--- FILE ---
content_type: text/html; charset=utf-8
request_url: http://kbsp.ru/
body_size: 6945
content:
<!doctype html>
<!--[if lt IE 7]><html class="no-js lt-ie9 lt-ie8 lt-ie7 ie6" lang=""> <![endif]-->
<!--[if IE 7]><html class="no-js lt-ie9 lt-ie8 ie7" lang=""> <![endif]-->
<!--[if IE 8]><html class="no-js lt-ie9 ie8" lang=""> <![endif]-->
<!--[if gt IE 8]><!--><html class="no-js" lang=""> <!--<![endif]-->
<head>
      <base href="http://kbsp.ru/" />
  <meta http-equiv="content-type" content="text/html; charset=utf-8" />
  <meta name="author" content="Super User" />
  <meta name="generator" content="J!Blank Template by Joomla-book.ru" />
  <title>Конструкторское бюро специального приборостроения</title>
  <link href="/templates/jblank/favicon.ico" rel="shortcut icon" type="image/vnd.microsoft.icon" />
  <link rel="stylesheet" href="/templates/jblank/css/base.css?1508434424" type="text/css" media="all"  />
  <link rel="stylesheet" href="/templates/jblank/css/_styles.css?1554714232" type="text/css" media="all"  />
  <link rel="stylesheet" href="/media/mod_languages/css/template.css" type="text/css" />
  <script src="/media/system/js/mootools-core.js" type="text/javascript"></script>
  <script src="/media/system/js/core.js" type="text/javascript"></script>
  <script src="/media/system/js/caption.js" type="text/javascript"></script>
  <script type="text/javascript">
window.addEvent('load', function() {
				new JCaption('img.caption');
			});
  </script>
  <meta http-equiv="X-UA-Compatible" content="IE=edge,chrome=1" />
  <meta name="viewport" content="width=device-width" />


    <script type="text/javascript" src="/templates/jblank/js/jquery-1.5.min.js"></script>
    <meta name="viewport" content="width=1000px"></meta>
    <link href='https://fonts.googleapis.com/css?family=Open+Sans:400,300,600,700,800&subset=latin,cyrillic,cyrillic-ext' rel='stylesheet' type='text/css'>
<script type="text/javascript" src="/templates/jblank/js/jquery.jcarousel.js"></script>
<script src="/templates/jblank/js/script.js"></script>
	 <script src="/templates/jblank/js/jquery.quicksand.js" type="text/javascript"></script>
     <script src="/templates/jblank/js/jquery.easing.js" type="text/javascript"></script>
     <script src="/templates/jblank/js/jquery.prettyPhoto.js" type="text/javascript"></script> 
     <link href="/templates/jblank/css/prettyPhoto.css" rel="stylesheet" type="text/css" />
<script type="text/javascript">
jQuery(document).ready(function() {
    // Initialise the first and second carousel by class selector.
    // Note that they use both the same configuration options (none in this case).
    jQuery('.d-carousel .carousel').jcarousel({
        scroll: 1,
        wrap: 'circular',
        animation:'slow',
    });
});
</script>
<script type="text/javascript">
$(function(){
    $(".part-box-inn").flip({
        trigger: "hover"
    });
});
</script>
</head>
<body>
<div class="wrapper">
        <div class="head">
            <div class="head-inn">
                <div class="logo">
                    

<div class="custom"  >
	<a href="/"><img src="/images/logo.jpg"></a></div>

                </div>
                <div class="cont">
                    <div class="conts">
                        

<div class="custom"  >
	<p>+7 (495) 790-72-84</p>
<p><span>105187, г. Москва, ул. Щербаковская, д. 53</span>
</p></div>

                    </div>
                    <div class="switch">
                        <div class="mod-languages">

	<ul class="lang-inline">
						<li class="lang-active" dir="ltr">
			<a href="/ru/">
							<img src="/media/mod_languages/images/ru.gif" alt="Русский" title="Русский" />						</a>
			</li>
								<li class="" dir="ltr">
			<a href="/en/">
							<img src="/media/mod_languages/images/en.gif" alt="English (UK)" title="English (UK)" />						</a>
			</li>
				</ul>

- _WORK INSTRUCTION_
Go through the material and copy each line that contains "title".

- _ANSWER SPACE_
  <title>Конструкторское бюро специального приборостроения</title>
							<img src="/media/mod_languages/images/ru.gif" alt="Русский" title="Русский" />						</a>
							<img src="/media/mod_languages/images/en.gif" alt="English (UK)" title="English (UK)" />						</a>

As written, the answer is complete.